### Required task
Pull out every line in the items below that contains the word "rocky", and copy each one unchanged.

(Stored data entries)
= = =
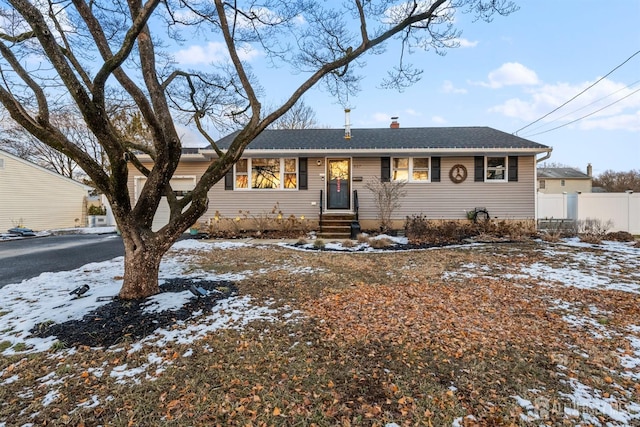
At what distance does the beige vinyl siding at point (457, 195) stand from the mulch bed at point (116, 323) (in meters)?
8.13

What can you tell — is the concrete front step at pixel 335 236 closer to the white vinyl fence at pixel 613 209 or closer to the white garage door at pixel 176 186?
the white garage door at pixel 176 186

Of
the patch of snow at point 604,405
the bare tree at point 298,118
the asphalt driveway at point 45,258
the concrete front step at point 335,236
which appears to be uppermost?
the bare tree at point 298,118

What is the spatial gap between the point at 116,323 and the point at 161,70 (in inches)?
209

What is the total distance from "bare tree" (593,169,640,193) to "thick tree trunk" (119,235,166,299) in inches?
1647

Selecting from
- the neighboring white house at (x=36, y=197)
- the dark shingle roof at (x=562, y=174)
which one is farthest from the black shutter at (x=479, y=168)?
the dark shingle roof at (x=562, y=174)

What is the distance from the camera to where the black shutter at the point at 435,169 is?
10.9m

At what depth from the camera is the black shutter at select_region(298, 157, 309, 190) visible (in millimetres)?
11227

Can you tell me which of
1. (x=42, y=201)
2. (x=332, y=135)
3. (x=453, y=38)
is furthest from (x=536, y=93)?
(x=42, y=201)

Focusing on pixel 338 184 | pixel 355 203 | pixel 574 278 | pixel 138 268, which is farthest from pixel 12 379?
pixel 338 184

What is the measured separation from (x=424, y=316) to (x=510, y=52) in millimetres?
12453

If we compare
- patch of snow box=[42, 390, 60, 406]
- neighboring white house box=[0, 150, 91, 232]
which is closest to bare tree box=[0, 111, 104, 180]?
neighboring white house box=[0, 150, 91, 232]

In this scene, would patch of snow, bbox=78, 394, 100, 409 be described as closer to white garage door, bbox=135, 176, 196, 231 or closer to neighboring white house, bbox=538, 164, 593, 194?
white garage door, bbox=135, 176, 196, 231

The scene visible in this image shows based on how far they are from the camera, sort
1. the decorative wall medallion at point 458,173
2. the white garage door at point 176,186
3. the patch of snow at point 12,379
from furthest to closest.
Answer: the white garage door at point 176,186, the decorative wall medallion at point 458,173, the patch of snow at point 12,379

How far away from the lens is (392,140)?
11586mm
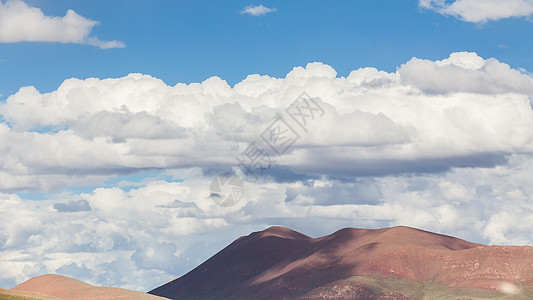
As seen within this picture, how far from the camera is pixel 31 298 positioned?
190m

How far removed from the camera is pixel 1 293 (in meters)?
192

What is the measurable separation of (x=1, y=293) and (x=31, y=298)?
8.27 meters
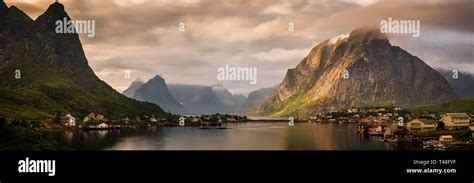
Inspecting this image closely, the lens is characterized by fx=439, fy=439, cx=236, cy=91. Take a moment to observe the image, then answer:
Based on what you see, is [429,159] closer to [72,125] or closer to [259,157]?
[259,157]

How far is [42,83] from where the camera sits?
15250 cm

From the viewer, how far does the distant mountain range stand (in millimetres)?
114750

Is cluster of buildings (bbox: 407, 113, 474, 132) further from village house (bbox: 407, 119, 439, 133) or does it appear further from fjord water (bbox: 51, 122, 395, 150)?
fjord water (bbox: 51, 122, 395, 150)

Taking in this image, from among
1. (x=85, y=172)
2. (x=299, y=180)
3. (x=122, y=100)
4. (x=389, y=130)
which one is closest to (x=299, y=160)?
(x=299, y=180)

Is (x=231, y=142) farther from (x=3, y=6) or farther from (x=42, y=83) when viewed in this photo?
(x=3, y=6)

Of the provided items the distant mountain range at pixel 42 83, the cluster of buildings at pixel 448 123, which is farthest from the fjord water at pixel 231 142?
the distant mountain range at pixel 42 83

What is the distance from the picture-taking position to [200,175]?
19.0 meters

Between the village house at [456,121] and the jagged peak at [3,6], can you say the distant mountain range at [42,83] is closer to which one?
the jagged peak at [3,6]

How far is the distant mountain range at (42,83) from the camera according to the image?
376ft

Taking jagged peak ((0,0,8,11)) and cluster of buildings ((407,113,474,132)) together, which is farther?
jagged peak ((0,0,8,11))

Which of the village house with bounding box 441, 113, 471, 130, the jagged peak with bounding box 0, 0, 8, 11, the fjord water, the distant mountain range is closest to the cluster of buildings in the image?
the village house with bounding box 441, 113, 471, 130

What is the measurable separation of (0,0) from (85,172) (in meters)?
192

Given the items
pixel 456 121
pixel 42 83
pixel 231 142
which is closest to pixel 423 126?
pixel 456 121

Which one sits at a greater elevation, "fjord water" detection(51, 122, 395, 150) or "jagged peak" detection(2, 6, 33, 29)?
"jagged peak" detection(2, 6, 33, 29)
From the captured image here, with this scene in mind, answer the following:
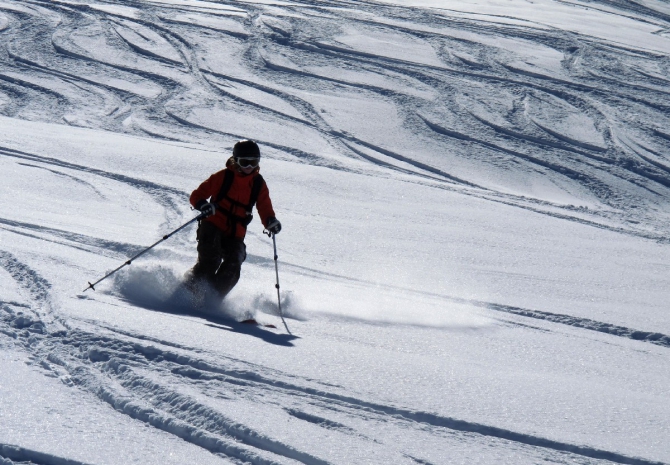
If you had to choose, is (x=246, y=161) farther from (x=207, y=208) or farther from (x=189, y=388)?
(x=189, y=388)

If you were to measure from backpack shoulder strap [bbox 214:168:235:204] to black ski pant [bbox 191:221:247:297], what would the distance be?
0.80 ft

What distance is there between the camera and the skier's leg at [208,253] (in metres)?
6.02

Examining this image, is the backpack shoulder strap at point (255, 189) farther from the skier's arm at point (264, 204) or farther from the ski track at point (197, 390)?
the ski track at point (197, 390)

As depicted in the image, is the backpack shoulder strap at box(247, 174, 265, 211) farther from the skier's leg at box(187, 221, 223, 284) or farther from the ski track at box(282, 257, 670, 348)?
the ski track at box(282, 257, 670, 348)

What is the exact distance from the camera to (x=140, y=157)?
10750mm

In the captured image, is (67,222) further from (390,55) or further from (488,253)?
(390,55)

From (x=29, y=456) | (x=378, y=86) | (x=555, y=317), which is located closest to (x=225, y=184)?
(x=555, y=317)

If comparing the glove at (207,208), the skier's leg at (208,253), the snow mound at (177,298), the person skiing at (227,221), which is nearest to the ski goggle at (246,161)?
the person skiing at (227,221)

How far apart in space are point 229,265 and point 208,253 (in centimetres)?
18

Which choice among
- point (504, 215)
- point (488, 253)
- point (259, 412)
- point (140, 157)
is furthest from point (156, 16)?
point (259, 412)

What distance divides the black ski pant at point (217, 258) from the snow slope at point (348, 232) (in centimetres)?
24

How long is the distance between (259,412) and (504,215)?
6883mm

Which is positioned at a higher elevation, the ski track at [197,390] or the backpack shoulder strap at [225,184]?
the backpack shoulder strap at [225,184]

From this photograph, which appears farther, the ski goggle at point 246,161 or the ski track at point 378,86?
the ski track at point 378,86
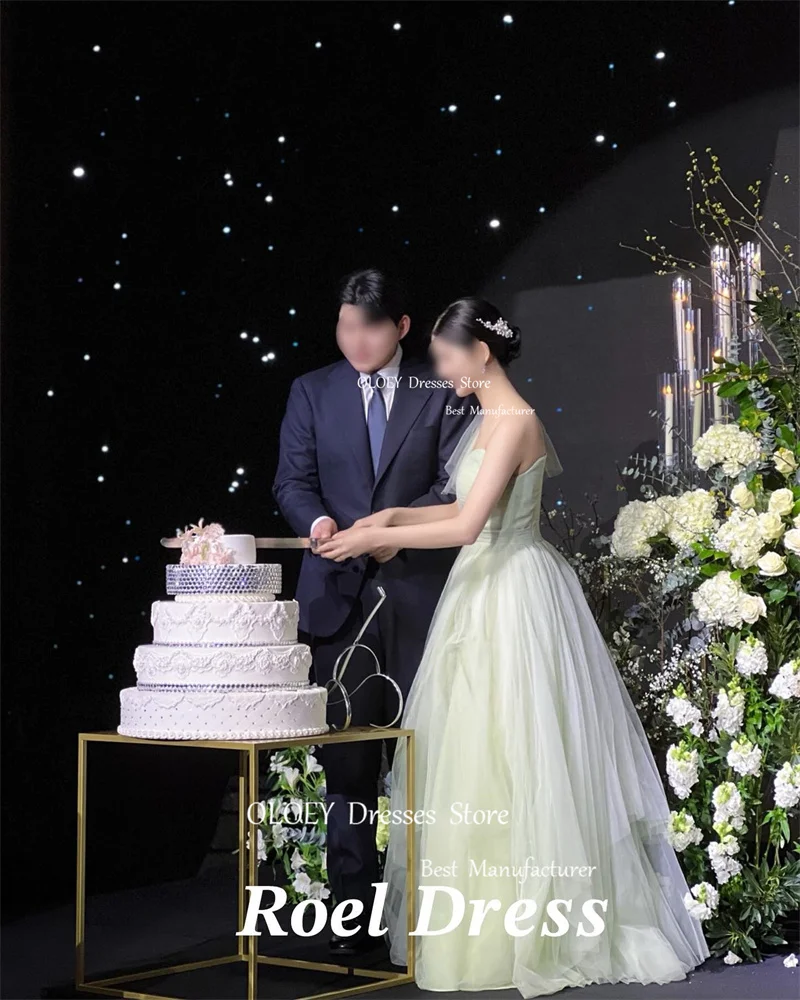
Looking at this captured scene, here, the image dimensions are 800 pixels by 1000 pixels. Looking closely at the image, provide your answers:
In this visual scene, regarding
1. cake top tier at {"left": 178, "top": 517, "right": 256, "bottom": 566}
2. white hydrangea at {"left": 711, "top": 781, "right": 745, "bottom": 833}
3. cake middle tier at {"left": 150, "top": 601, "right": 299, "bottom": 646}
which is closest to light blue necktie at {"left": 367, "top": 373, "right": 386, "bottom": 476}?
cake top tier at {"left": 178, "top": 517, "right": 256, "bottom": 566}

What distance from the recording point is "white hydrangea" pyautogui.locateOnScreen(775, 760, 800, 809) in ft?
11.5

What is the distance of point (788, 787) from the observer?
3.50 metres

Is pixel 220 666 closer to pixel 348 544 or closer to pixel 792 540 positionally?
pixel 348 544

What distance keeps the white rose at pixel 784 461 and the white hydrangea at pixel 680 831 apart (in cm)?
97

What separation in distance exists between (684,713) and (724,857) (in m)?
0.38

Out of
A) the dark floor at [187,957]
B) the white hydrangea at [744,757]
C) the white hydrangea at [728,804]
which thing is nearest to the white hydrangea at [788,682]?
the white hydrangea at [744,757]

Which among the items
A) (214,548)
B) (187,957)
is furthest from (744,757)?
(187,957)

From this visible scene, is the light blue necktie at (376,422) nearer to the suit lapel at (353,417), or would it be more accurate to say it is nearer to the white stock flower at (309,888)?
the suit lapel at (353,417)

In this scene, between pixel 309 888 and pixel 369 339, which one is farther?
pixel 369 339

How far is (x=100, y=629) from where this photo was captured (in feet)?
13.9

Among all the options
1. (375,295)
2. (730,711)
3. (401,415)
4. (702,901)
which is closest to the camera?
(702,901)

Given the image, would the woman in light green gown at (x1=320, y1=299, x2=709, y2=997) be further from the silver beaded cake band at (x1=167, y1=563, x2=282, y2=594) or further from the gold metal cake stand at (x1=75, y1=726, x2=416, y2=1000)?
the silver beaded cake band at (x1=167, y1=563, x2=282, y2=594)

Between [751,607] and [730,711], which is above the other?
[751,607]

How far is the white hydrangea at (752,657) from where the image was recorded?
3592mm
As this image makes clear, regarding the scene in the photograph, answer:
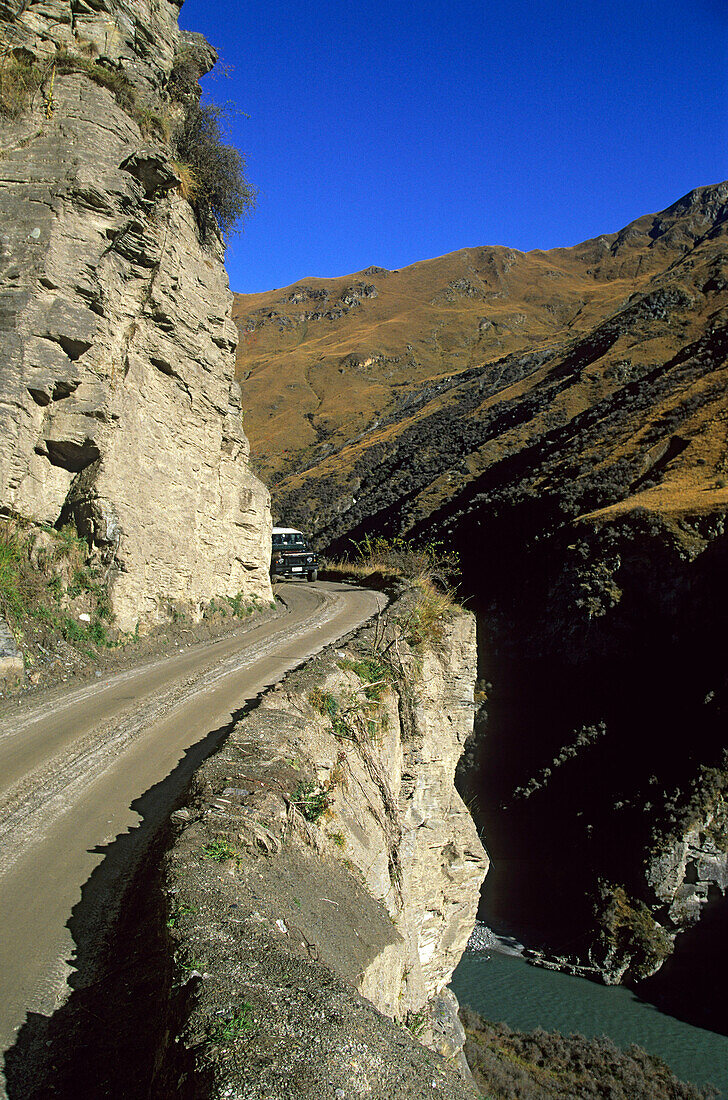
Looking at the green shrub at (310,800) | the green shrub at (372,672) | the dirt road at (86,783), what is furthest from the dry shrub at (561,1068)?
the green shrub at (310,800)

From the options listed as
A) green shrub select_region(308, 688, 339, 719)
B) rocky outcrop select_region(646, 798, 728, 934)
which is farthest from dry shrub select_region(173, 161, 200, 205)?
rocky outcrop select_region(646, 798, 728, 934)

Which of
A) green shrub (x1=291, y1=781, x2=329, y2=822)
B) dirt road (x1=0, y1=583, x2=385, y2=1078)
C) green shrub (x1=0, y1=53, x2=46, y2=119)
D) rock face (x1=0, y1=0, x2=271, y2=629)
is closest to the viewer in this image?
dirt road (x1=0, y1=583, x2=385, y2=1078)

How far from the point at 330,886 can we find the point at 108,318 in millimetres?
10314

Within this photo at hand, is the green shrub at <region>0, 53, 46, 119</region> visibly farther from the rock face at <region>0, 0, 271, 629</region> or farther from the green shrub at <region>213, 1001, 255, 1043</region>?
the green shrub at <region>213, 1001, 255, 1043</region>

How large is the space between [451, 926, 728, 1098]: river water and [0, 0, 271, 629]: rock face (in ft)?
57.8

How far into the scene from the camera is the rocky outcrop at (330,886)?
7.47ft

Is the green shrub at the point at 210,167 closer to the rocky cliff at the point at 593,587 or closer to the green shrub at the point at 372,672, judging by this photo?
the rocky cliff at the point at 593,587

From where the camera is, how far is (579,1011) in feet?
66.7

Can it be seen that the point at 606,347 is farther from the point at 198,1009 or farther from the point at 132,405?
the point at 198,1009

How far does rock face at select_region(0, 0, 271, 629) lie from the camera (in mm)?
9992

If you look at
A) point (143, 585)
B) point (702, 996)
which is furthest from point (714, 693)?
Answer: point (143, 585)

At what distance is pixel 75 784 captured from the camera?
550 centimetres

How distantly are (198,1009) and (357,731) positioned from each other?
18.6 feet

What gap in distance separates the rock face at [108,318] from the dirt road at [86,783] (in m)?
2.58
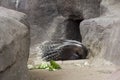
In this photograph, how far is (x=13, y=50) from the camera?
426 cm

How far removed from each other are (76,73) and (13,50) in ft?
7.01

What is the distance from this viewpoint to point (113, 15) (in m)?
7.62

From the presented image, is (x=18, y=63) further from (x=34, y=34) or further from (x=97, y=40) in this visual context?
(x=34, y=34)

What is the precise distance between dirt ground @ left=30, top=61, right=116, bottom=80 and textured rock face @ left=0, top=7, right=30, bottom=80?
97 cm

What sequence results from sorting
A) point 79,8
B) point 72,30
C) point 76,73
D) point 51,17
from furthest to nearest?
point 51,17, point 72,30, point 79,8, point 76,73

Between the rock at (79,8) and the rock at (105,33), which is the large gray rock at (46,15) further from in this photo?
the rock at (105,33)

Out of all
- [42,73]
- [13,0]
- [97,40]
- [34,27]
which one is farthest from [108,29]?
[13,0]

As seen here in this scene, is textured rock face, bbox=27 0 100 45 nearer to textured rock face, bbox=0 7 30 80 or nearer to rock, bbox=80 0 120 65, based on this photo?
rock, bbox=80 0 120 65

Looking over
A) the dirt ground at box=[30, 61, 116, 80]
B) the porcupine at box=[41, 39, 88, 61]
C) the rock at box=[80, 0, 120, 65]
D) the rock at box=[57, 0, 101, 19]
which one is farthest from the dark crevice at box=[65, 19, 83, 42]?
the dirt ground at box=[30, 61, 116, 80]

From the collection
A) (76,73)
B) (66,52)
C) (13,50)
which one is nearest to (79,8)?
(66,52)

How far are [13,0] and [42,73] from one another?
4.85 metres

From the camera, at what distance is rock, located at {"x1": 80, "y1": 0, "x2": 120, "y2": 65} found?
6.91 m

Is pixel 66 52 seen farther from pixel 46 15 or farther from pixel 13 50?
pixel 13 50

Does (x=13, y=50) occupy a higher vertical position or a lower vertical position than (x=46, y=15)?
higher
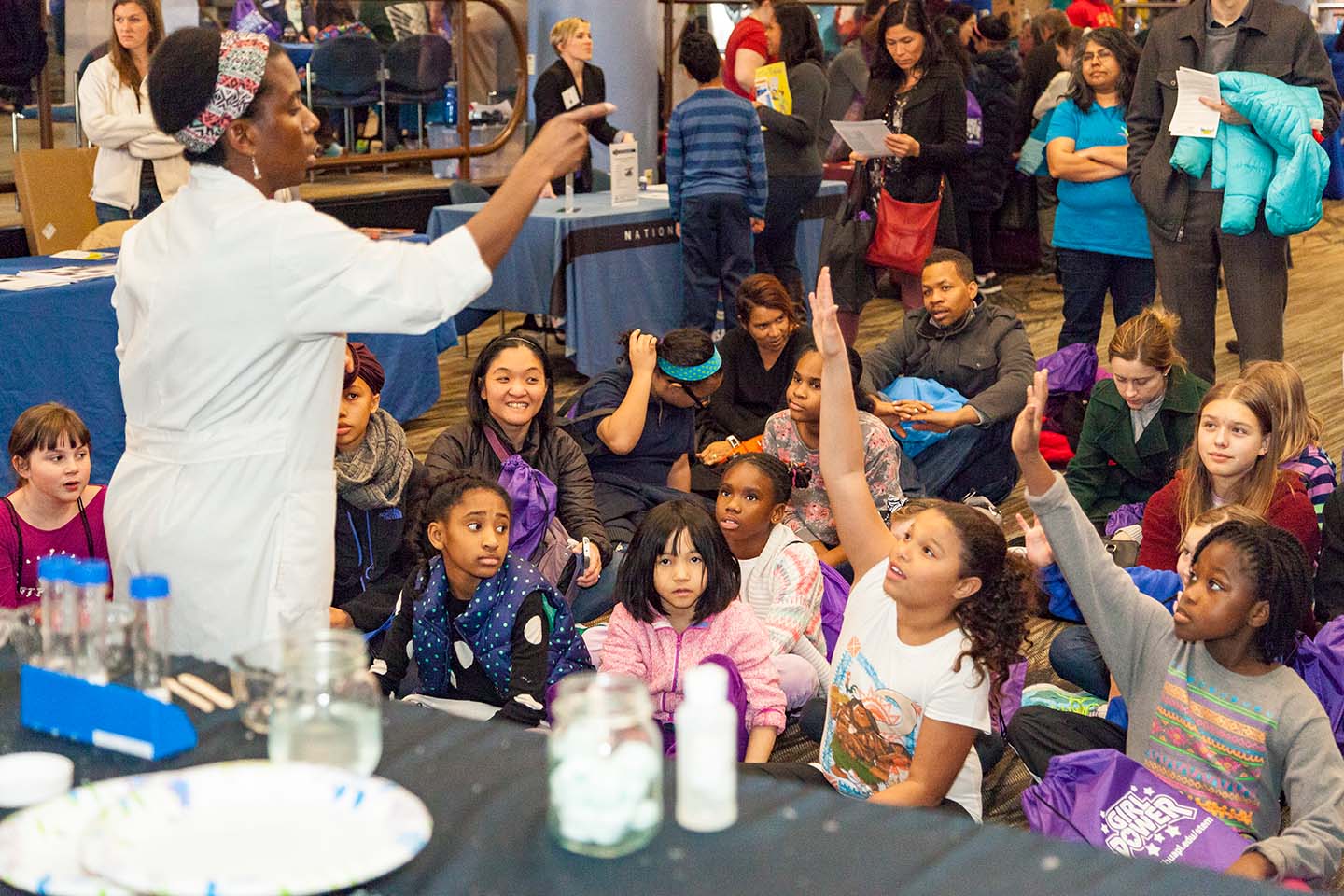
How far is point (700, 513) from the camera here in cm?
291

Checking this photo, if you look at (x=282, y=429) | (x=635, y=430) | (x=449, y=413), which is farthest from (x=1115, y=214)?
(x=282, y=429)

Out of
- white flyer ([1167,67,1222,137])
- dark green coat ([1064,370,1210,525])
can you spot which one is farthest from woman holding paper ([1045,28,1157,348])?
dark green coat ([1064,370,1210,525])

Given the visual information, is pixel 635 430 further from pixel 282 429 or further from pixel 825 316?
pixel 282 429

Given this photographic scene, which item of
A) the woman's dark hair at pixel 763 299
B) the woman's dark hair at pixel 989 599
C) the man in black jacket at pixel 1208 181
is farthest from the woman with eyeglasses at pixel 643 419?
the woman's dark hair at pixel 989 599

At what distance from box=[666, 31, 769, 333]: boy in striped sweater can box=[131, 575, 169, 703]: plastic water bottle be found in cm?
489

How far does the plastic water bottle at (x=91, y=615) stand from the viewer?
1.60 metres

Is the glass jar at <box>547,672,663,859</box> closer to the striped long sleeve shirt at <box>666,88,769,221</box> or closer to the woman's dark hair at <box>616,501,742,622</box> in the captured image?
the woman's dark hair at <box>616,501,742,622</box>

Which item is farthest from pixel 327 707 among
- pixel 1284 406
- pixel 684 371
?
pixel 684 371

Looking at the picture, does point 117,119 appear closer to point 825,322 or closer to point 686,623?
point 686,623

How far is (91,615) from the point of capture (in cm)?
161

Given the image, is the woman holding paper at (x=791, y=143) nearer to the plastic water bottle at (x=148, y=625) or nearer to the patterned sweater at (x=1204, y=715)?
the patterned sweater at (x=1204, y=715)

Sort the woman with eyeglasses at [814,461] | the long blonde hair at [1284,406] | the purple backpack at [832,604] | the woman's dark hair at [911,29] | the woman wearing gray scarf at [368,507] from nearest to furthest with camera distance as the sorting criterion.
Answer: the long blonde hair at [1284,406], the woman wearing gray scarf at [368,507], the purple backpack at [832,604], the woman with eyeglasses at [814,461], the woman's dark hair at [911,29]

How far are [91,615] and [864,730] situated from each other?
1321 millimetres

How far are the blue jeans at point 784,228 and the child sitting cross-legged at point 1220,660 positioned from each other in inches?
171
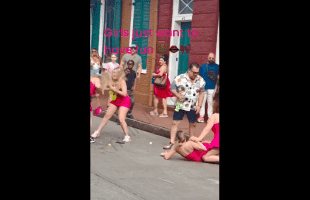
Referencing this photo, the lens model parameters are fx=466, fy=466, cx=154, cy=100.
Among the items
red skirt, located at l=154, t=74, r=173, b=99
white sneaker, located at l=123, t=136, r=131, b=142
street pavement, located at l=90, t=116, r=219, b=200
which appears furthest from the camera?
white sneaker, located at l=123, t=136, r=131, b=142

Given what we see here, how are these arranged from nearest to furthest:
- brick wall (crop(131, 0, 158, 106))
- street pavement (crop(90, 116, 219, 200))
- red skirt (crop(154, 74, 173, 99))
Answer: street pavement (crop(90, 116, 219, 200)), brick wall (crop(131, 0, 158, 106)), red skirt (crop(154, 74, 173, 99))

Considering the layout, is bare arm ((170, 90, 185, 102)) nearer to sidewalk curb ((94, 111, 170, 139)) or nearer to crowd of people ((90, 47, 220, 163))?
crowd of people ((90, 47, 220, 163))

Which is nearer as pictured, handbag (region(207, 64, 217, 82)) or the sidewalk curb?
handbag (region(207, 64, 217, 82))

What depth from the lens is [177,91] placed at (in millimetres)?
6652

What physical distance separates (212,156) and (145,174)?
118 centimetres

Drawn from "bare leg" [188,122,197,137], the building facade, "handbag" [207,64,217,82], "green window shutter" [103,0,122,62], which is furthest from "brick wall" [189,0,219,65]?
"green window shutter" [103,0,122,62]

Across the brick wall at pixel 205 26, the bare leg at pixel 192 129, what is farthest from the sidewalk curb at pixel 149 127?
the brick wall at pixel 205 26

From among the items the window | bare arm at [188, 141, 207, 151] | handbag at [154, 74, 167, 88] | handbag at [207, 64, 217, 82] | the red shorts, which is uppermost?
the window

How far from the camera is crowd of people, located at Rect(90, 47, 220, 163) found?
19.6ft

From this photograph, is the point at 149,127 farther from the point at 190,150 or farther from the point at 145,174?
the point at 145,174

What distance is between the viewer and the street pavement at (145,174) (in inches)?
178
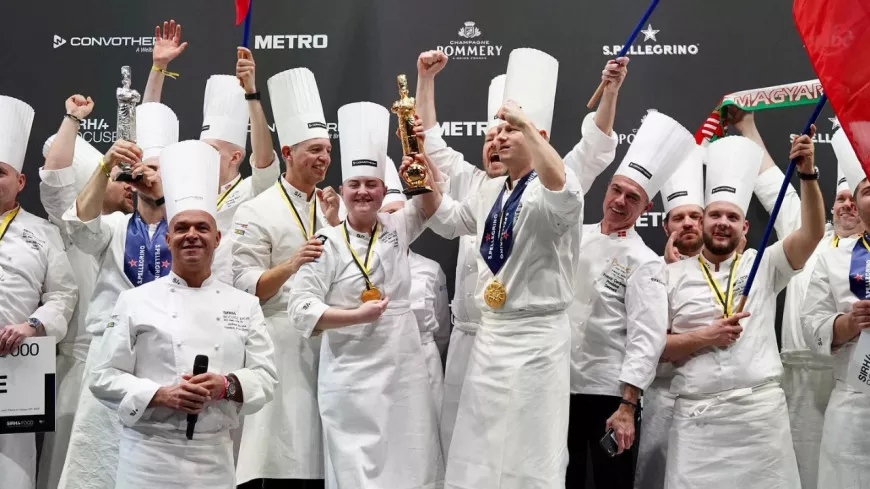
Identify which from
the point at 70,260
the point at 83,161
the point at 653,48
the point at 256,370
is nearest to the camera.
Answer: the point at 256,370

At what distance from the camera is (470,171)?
= = =
### Reply to the task
B) rocky outcrop select_region(646, 798, 728, 934)
rocky outcrop select_region(646, 798, 728, 934)
How far into the scene from the camera is the rocky outcrop at (330,886)?
Is the green shrub at the point at 210,167 closer to the rocky cliff at the point at 593,587 or closer to the green shrub at the point at 372,672, judging by this photo?
the rocky cliff at the point at 593,587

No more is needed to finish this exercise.